PROMPT A:
Using the excerpt on regional water disputes, explain how the sharp rise in water scarcity in Syria during 2000-10 contributed to the popular uprising. Answer in one to three sentences.

Not much was heard about the emerging water crisis in Iraq while this country was under the United Nations' siege for 12 years in the 1990s, nor in the last 10 years as the country experienced a debilitating breakdown in national security due to foreign occupation. Reports of Syria's mounting water stress had, on the other hand, trickled out in the few years preceding 2011. The sharply rising water scarcity in Syria during 2000-10 and its economic implications at a time when food and financial security were being compromised had deepened the socioeconomic stressors that eventually triggered a popular uprising. Water stress will remain a challenge to restoring normal life and stability in Syria, if and when military operations and infighting among extremist groups come to an end.
The Turkish model of dealing with legitimate competing needs for a shared transboundary freshwater resource has, unfortunately, set a bad twenty-first century precedent for dealing with regional water disputes. In no developed region of the world has de-development in downstream riparian countries as a result of upstream measures been considered, even by the upstream riparian, an acceptable outcome. Nonconstructive precedents affecting Arab countries such as the Turkish case have over the last two decades encouraged a similarly non-militarily aggressive mishandling of multilateral riparian concerns in another major transboundary freshwater basin — the Nile River. Tensions have escalated since the 1990s between Sudan and Egypt, on one hand, and Ethiopia, on the other, over a 74 billion-cubic-meter-storage-capacity dam that the Ethiopian government wants to build within its territory on the Blue Nile, a principal headwater of the Nile River. This storage capacity is equivalent to the river's mean annual flow minus the annual average evaporation losses of 10 bcm. One of the most water-scarce Arab countries in terms of internal resources, Egypt has depended almost exclusively on the Nile River's water since the beginning of civilization. This is not to suggest that historical water rights supersede all other considerations in attempting to meet competing needs for a transboundary freshwater resource. Rather it is to clarify that, while riparian countries sharing this river have conditional legitimate claims on its water — as upheld in the 1997 UN convention on the use of transboundary freshwater11 — international law also stipulates that harm befalling a downstream country from the uses of an upstream riparian state must be minimized or mitigated. This principle applied to Syria and Iraq, and it applies to Egypt and North Sudan.

PROMPT B:
Extract the stretch of entries from the line containing "In the list" through the end of the entries, reproducing it word for word.

TASK DATA:
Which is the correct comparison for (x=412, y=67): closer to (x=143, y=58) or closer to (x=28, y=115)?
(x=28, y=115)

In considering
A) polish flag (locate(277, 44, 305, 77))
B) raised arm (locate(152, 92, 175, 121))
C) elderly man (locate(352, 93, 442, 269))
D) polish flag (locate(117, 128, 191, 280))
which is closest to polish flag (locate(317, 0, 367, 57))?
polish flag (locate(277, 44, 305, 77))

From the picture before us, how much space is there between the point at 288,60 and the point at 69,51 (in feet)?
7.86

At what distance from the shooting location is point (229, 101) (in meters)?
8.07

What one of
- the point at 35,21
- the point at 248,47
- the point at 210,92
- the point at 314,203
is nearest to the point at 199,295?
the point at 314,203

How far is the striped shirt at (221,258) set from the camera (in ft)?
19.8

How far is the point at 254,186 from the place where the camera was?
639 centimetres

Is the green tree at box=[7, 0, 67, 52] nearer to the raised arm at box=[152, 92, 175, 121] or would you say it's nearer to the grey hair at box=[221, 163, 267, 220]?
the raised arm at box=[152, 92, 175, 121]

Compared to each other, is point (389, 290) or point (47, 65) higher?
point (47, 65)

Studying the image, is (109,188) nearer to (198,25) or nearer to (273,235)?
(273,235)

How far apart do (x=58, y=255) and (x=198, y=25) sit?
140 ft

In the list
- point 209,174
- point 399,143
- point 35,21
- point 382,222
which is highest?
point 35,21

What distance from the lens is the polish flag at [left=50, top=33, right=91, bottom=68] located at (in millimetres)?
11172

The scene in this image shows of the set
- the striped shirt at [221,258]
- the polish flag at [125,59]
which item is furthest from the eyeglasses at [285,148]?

CORRECT OUTPUT A:
The rising water scarcity had economic implications at a time when food and financial security were already being compromised. This deepened the socioeconomic stressors that eventually triggered a popular uprising.

CORRECT OUTPUT B:
In the list
- point 209,174
- point 399,143
- point 35,21
- point 382,222
which is highest?
point 35,21

What distance from the lens is the polish flag at [left=50, top=33, right=91, bottom=68] located at (in millimetres)?
11172

The scene in this image shows of the set
- the striped shirt at [221,258]
- the polish flag at [125,59]
which item is furthest from the eyeglasses at [285,148]?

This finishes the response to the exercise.